### Geciteerde passage
□ □ □ □

Lange tijd hebben we robots geprogrammeerd met complexe talen en frameworks als C/C++, Python, Prolog of Matlab. De laatste jaren zien we echter tal van nieuwe ontwikkelingen. Denk aan PI’s Standard Robot Command Interface, programmeren met no-code tools of programmeren door handelingen simpelweg voor te doen.

Tijdens de Industrie Messe die in april in Hannover werd gehouden viel op hoeveel relatief goedkope robots werden gedemonstreerd. Een voorbeeld is Igus, dat aandacht vroeg voor zijn RBTX-marktplaats. Alles hierbij draait om low-cost robotics. Volgens Alexander Mühlen, hoofd van de business unit Automation Technology & Robotics van het bedrijf is er sprake van een enorme groei van goedkope robots. Hij noemde als voorbeeld de ReBel mini, een 5-assige cobot die begint bij 4000 euro. 

Hij waarschuwde echter wel: het is niet alleen de hardware die klassieke robots duur maken. Ook de kennis en ervaring die nodig is voor het programmeren van robots is een niet te onderschatten kostenpost. Daarom heeft het bedrijf de zogeheten RBTXeperience-software ontwikkeld, waarmee robots en bijbehorende apparatuur via drag-and-drop software worden geïntegreerd. Wordt dit gecombineerd met de AnyApp-technologie van Igus, dan kan tevens de programmering van de robot worden verzorgd. Interessant genoeg werkt deze aanpak niet alleen bij de eigen robots van Igus, maar ook met andere merken.

□ □ □ □

### Materiaal
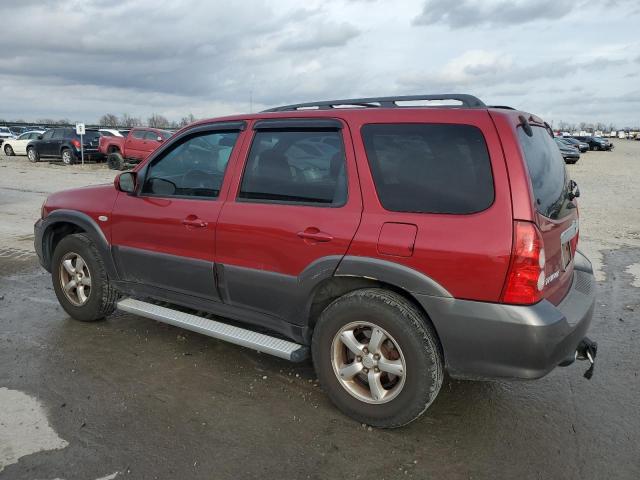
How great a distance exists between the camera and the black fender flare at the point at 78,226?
14.2 feet

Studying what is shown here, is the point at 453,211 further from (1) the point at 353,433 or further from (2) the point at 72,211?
(2) the point at 72,211

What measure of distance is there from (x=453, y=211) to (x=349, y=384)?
1.21m

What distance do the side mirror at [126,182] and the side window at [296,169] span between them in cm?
111

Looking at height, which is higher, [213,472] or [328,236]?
[328,236]

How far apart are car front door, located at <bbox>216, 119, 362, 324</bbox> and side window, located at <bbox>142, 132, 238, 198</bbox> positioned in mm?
211

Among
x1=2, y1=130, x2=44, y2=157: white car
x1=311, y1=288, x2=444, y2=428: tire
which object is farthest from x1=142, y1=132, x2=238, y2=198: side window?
x1=2, y1=130, x2=44, y2=157: white car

□ □ □ □

### Opdrachtomschrijving
Noteer letterlijk het deel van de tekst over robotprogrammering van "Tijdens de Industrie" tot en met "bij 4000 euro.". De items zijn hiervoor niet nodig.

### Uitwerking
Tijdens de Industrie Messe die in april in Hannover werd gehouden viel op hoeveel relatief goedkope robots werden gedemonstreerd. Een voorbeeld is Igus, dat aandacht vroeg voor zijn RBTX-marktplaats. Alles hierbij draait om low-cost robotics. Volgens Alexander Mühlen, hoofd van de business unit Automation Technology & Robotics van het bedrijf is er sprake van een enorme groei van goedkope robots. Hij noemde als voorbeeld de ReBel mini, een 5-assige cobot die begint bij 4000 euro.